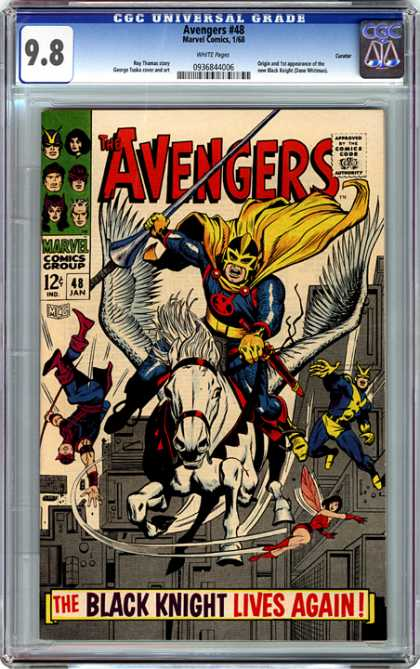 CGC Graded Comics - Avengers #48 (CGC) - The Avenger - Horse - The Black Knight Lives Again - War - Riding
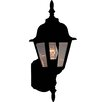 Maxim Lighting Builder Cast 1 Light Wall Lantern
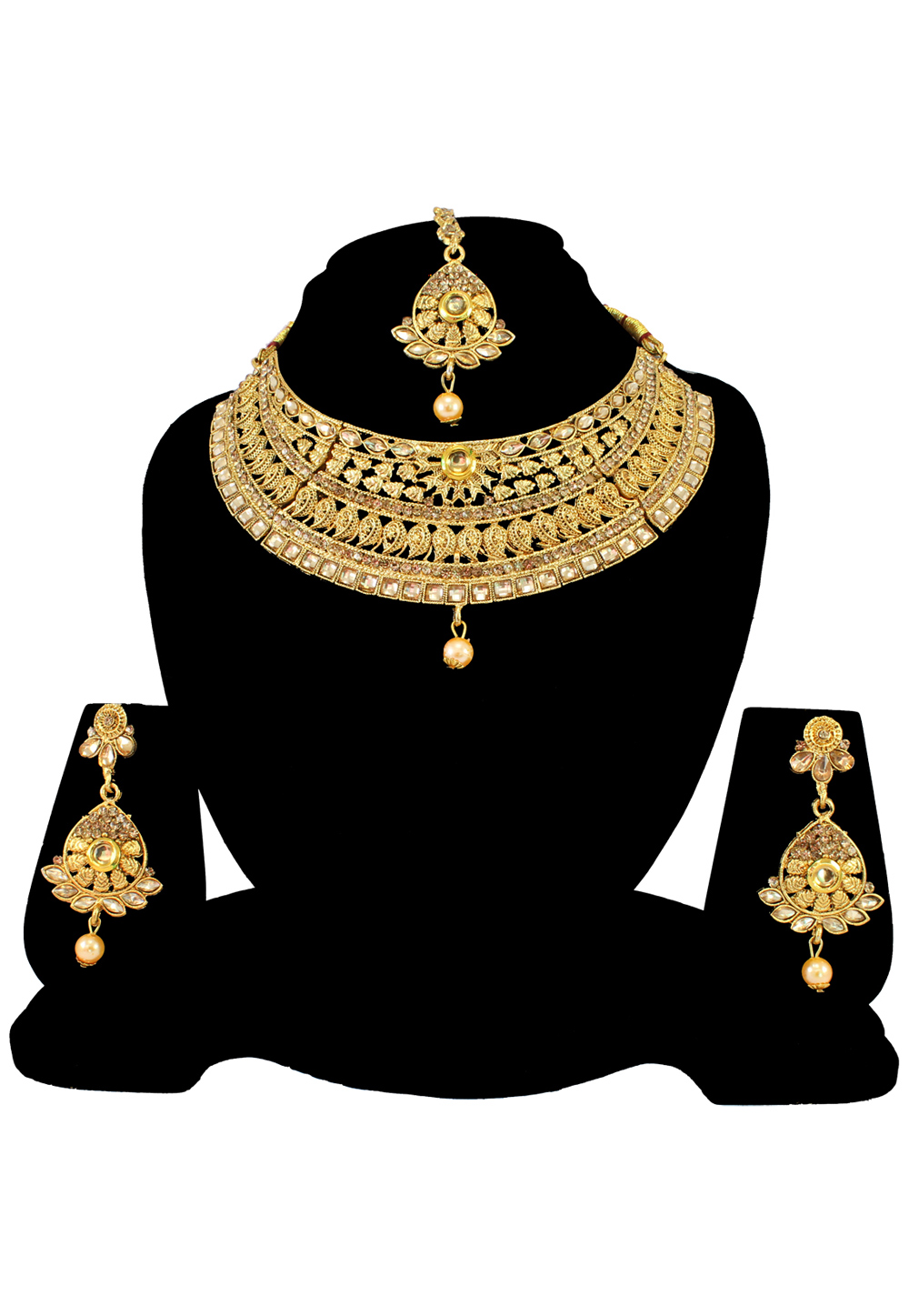 Golden Alloy Austrian Diamond Necklace Set With Earrings and Maang Tikka 197168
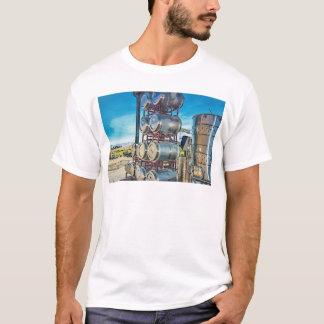 T-shirt Vin de Walla Walla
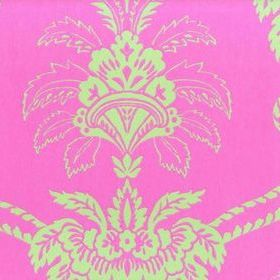 Anna French Damask Pink-Green DAMWP050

Exercise goal →
If a record contains a picture, drop the picture and repeat the rest exactly.

Your solution →
 CGC Graded Comics - Avengers #48 (CGC) - The Avenger - Horse - The Black Knight Lives Again - War - Riding
 Maxim Lighting Builder Cast 1 Light Wall Lantern
 Golden Alloy Austrian Diamond Necklace Set With Earrings and Maang Tikka 197168
 T-shirt Vin de Walla Walla
 Anna French Damask Pink-Green DAMWP050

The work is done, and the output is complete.